- Goal
Answer these about the patch-thread reply, one per line:
1. On what date was the reply sent?
2. How many files does the patch series change in total?
3. Which code does the patch author think is the only one affected?

- Excerpt
-- START --
Re: [PATCH 0/2] Use multi-index entries in the page cache

From: Hugh Dickins <hughd@google.com>
To: "Matthew Wilcox (Oracle)" <willy@infradead.org>
Cc: linux-fsdevel@vger.kernel.org, linux-mm@kvack.org,
	 Andrew Morton <akpm@linux-foundation.org>,
	Hugh Dickins <hughd@google.com>
Subject: Re: [PATCH 0/2] Use multi-index entries in the page cache
Date: Sat, 4 Jul 2020 13:20:19 -0700 (PDT)	[thread overview]
Message-ID: <alpine.LSU.2.11.2007041206270.1056@eggly.anvils> (raw)
In-Reply-To: <20200629152033.16175-1-willy@infradead.org>

On Mon, 29 Jun 2020, Matthew Wilcox (Oracle) wrote:

> Following Hugh's advice at LSFMM 2019, I was trying to avoid doing this,
> but it turns out to be hard to support range writeback with the pagecache
> using multiple single entries.  Of course, this isn't a problem for
> shmem because it doesn't have a real backing device (only swap), but
> real filesystems need to start writeback at arbitrary file offsets and
> have problems if we don't notice that the first (huge) page in the range
> is dirty.
> 
> Hugh, I would love it if you could test this.  It didn't introduce any new
> regressions to the xfstests, but shmem does exercise different paths and
> of course I don't have a clean xfstests run yet, so there could easily
> still be bugs.
> 
> I'd like this to be included in mmotm, but it is less urgent than the
> previous patch series that I've sent.  As far as risk, I think it only
> affects shmem/tmpfs.
> 
> Matthew Wilcox (Oracle) (2):
>   XArray: Add xas_split
>   mm: Use multi-index entries in the page cache
> 
>  Documentation/core-api/xarray.rst |  16 ++--
>  include/linux/xarray.h            |   2 +
>  lib/test_xarray.c                 |  41 ++++++++
>  lib/xarray.c                      | 153 ++++++++++++++++++++++++++++--
>  mm/filemap.c                      |  42 ++++----
>  mm/huge_memory.c                  |  21 +++-
>  mm/khugepaged.c                   |  12 ++-
>  mm/shmem.c                        |  11 +--
>  8 files changed, 245 insertions(+), 53 deletions(-)
> 
> -- 
> 2.27.0

I have been trying it, and it's not good yet. I had hoped to work
out what's wrong and send a patch, but I'm not making progress,
so better hand back to you with what I've found.
-- END --
- Given data
-- START --
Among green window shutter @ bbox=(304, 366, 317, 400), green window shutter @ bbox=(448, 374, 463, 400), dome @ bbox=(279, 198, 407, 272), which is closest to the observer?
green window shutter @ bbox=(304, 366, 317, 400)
-- END --
- Finished answer
1. Sat, 4 Jul 2020
2. 8
3. shmem/tmpfs